Page text ::

Men In Black: International (2019)

Men In Black: International (2019)

It appears France got tired of not getting its cities destroyed, and wanted a sweet, sweet piece of that disaster-porn pie.
Far be it from a Hollywood studio to ignore the financial gains of filming in a far-off land, “Men In Black: International” (2019) mostly takes place in Paris, giving the U.S. a chance to not be the focal point for alien-based destruction.

As expected from this franchise, it’s up to two agents whose names are single letters to save the world from various alien shenanigans while managing to stay completely secret and out of the public eye.
MIB:I is a reboot/sequel (seboot? requel?) to the previous three MIB films starring Will Smith, who was absolutely nowhere to be found here, or even mentioned. At one point there was a painting on the wall that may or may not have been of Agents K and J from the first movie, but it’s a glancing scene with no impact.
You can tell this wasn’t meant to be a hard reboot by the fact that the ever-gorgeous Emma Thompson was in it, reprising her role as Agent O from MIB3, even though just about everything else is new.

The movie itself was 114 minutes of eye rolls.
Zero character development. A plot line that we’ve all seen countless times. An entirely un-climactic ending, as “anti-climactic” would imply there had been build-up from which we were let down. This movie didn’t bother to build anything, other than my desire to get up and leave the theater.

At one point, the stupidly-named Agent High-T (Liam Neeson) says “The universe has a way of getting you where you need to be, exactly when you need to be there,” which is an absolute cop-out, as the director clearly used that as their excuse to shoe-horn in whatever deus ex machina event or mcguffin item they needed in order to move the plot forward, instead of actually figuring out how tell the story.
You know, the one thing a movie is supposed to be able to do.

Let’s touch on the characters for a moment: take some to remind yourself of every single ‘annoying comedic relief’ trope character you’ve seen. Now imagine making an entire movie where every character behaves that way.
The one exception was Agent O.
Barely.
It’s like the entire script was written where the characters were supposed to be quipping at each other, but the writing wasn’t witty enough for that. It was just two hours of everything being annoying.

Tasks and exercises ::
1: Can you update the review from "MIB:I is a reboot/sequel" up to and including "with no impact." so that "painting" becomes "poster"?
2: Based on the review, answer these:
(a) In which city does most of the film take place?
(b) How many minutes long was the movie?
(c) Who plays Agent High-T?

Presentation slide images
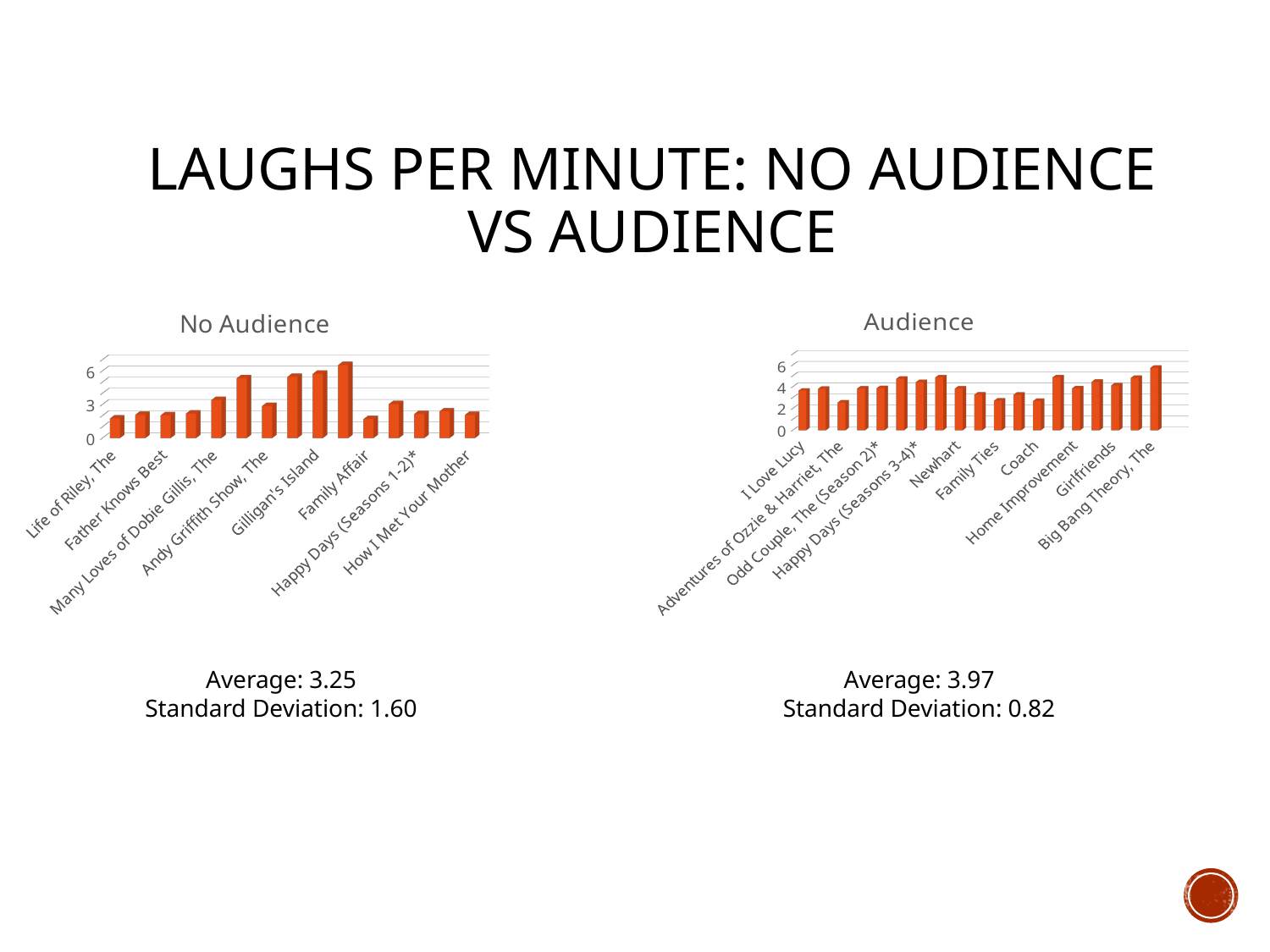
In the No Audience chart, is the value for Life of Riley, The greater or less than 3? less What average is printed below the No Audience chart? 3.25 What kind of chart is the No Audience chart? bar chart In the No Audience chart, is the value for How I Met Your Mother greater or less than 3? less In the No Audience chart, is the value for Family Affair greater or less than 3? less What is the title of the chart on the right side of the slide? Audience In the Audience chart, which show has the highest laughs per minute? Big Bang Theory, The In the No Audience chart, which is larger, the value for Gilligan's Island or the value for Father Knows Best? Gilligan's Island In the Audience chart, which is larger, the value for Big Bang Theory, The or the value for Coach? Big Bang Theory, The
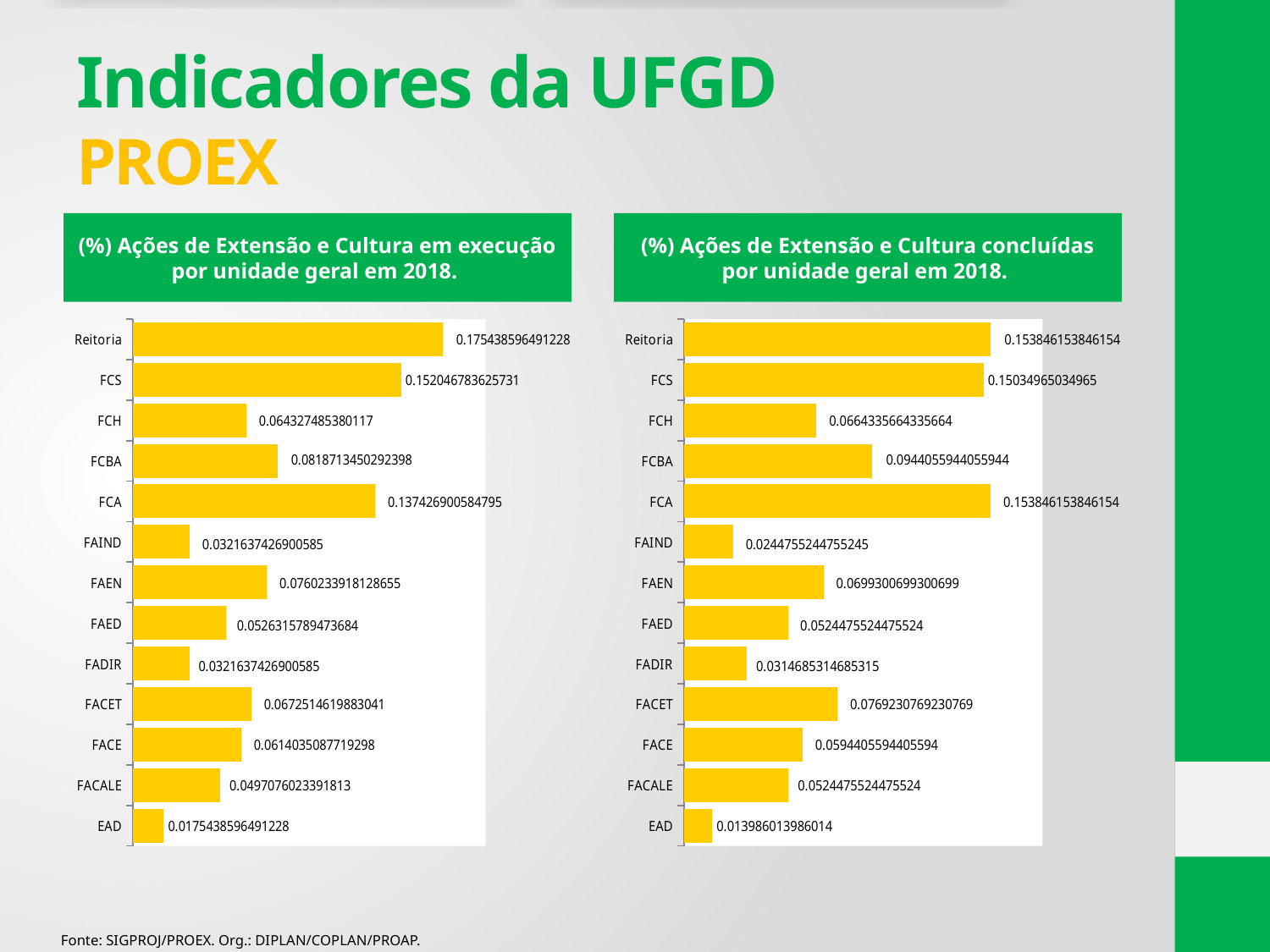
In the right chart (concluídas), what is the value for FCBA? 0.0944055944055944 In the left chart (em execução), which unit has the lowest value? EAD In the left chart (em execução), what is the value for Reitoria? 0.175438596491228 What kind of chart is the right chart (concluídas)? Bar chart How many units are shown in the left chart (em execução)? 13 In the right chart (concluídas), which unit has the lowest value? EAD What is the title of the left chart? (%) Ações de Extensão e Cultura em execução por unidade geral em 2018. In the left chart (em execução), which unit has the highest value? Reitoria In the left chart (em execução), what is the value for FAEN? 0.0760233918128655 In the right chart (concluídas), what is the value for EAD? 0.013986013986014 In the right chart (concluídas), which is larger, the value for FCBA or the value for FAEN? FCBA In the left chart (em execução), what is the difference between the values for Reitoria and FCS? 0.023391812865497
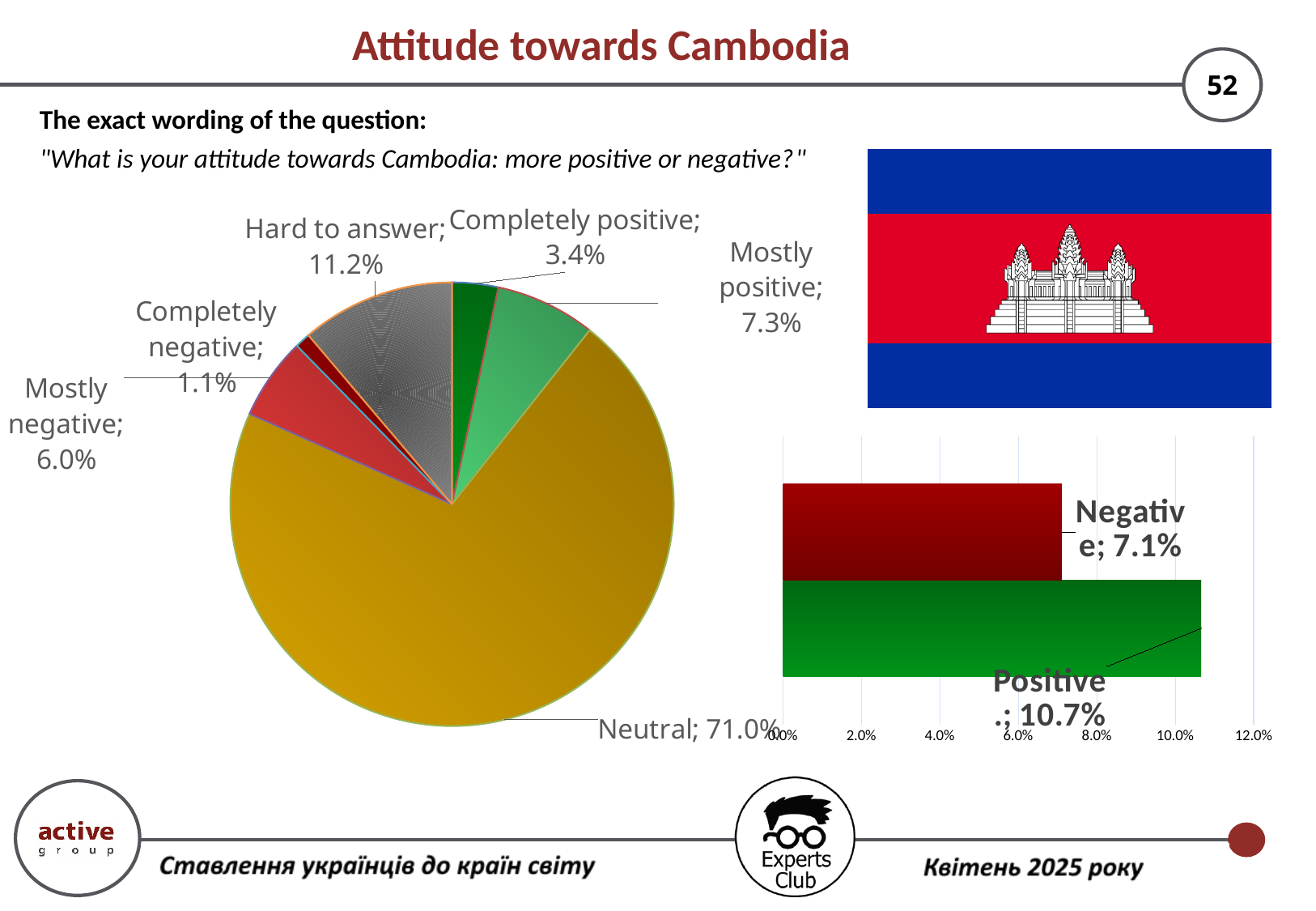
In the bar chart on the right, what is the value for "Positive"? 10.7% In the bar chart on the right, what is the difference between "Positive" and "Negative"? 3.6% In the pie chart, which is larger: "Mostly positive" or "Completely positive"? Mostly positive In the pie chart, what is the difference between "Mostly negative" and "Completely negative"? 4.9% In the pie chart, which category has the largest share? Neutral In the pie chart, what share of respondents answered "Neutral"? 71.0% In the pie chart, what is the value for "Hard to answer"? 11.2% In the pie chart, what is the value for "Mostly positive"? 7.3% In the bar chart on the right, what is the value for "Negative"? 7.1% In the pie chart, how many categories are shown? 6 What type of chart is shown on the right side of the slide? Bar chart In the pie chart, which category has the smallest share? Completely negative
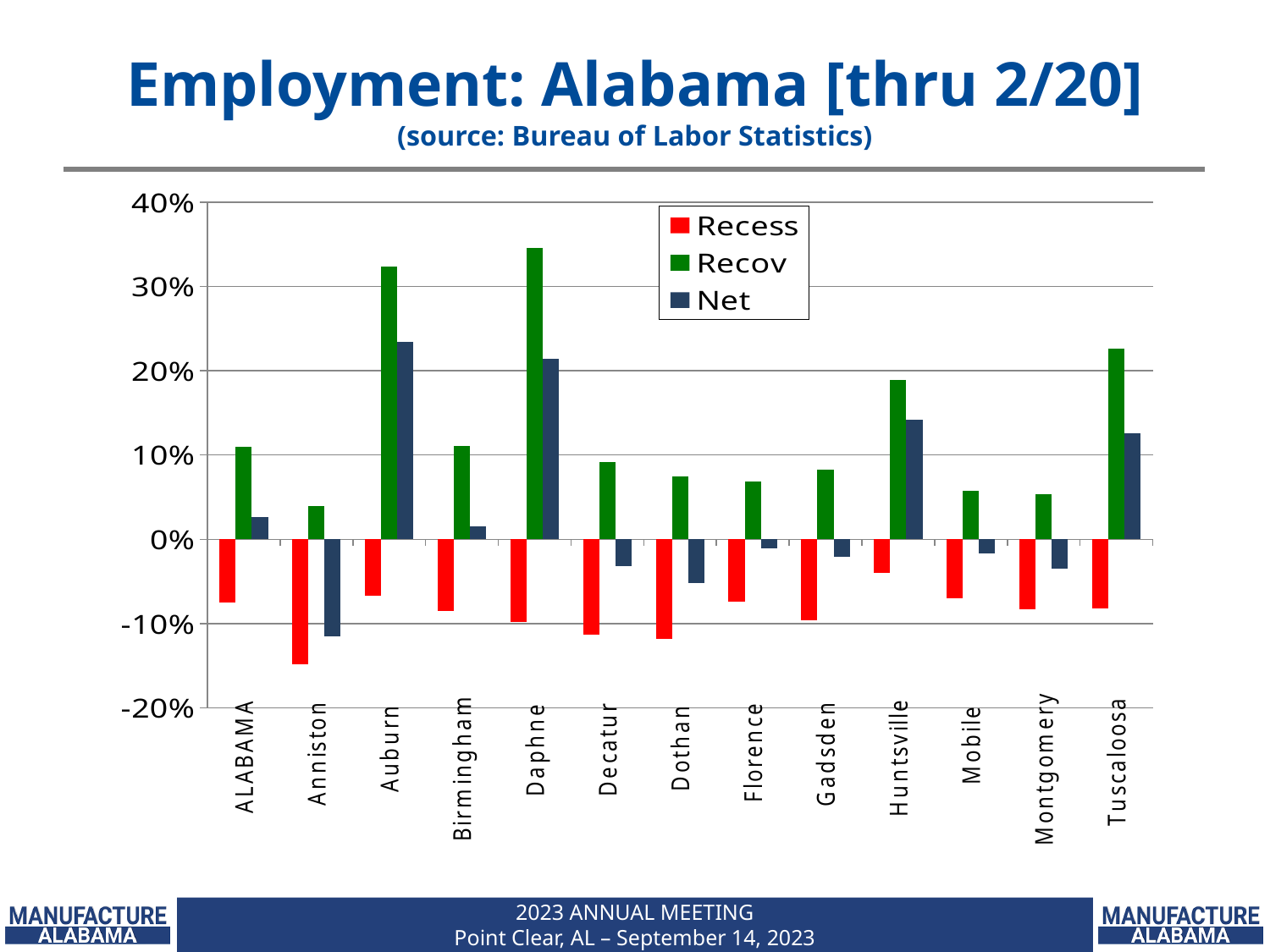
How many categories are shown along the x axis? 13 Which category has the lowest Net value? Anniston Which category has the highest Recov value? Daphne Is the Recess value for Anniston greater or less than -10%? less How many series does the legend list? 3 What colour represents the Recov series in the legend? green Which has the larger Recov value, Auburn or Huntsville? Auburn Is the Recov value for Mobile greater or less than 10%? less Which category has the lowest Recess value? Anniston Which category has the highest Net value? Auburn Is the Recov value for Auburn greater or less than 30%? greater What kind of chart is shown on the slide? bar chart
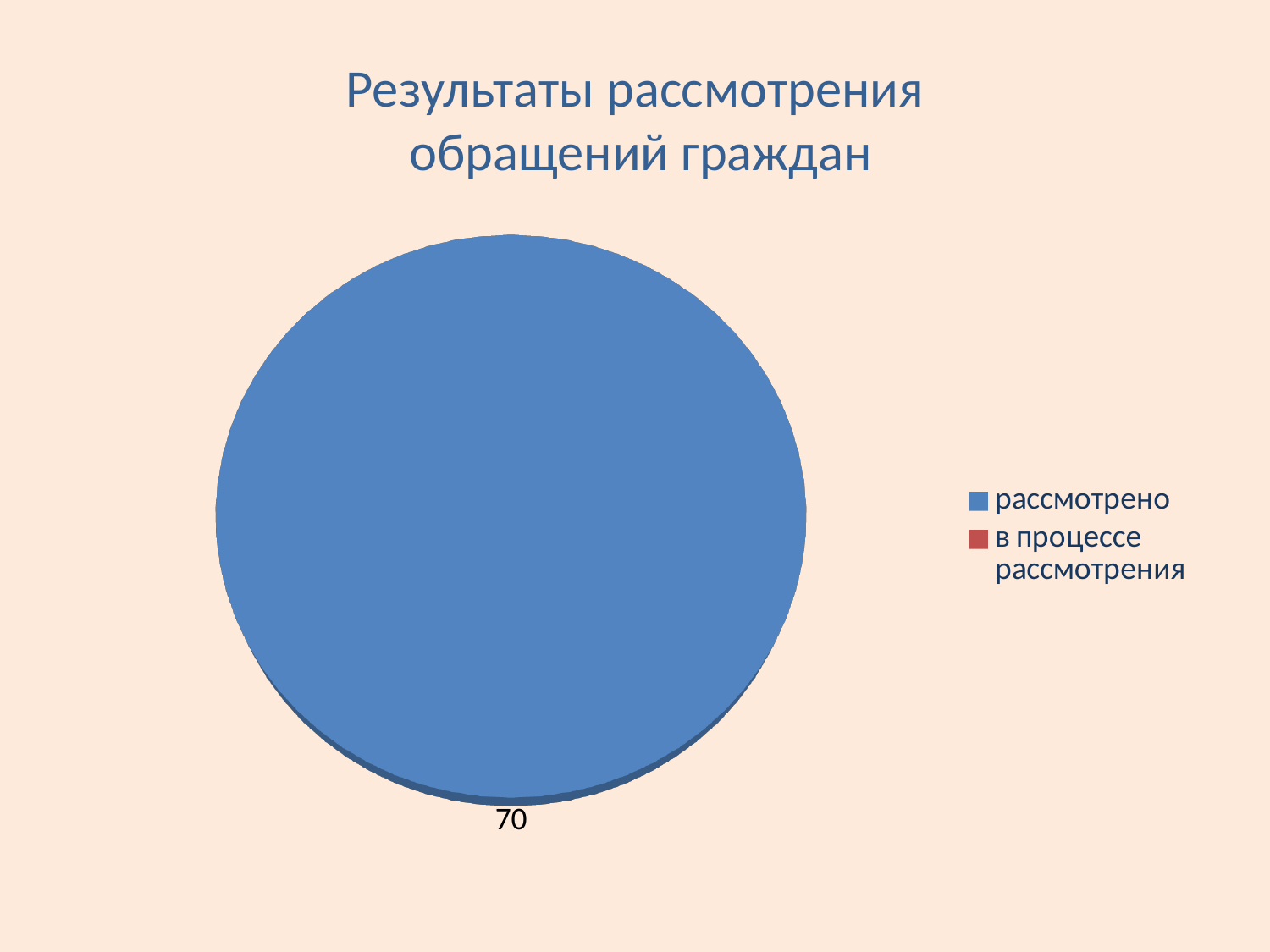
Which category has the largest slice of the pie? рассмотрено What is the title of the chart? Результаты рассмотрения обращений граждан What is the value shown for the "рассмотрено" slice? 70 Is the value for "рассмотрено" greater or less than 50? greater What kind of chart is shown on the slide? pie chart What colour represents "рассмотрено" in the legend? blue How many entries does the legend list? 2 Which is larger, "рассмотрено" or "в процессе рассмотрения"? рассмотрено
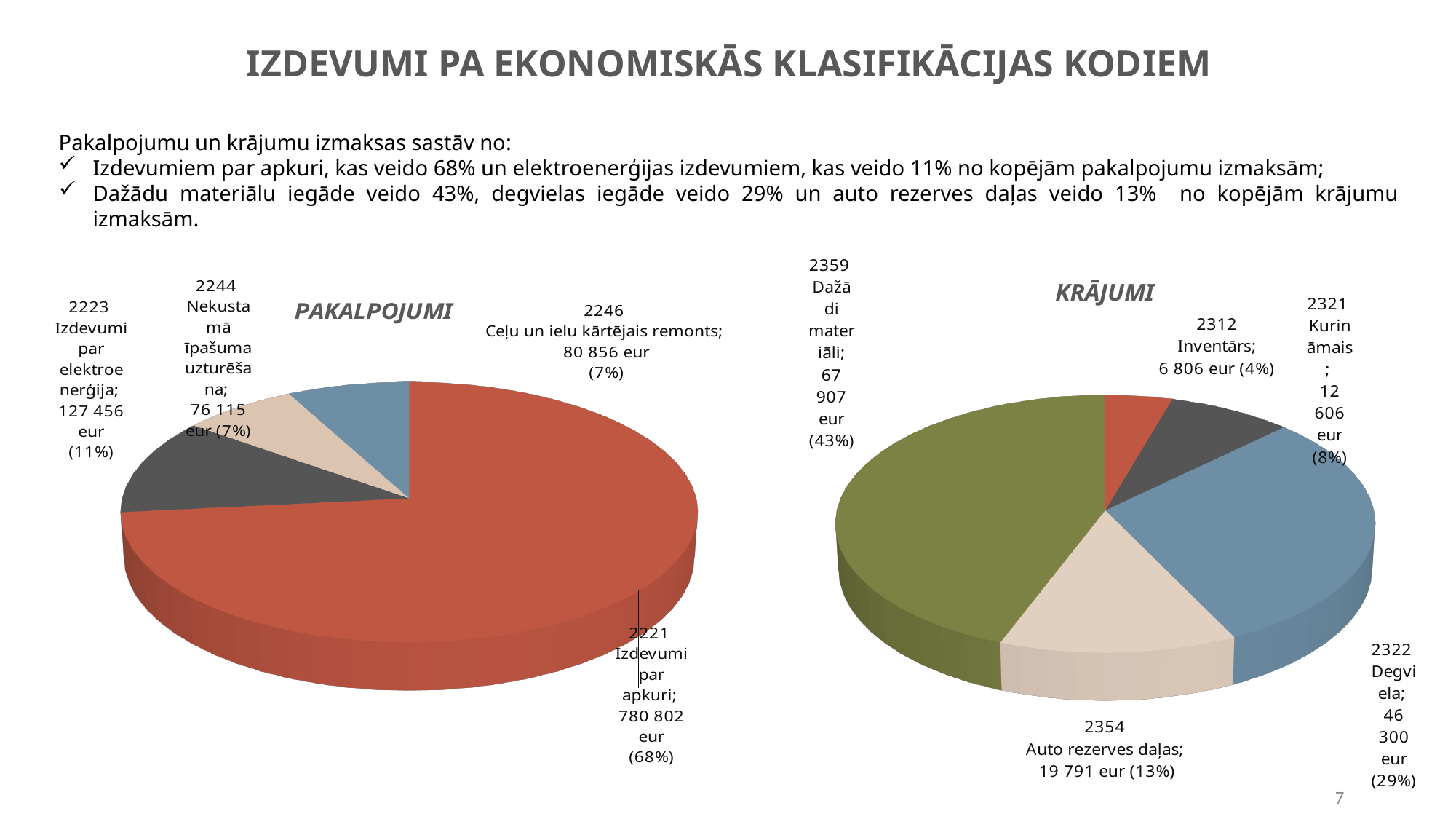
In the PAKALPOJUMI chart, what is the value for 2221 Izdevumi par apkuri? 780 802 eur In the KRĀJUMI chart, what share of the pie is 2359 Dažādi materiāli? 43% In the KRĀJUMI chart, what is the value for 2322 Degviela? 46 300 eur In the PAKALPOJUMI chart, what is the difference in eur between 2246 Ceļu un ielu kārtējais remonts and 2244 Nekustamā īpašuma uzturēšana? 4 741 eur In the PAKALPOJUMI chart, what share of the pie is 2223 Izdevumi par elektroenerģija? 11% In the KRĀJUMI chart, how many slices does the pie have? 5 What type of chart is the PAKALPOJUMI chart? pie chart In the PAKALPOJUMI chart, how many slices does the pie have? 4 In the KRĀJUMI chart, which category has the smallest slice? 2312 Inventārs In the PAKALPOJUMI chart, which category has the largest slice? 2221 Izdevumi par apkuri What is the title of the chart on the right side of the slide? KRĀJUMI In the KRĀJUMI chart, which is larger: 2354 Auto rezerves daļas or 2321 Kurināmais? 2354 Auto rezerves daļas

Task results ::
1:
MIB:I is a reboot/sequel (seboot? requel?) to the previous three MIB films starring Will Smith, who was absolutely nowhere to be found here, or even mentioned. At one point there was a poster on the wall that may or may not have been of Agents K and J from the first movie, but it’s a glancing scene with no impact.

2:
(a) Paris
(b) 114 minutes
(c) Liam Neeson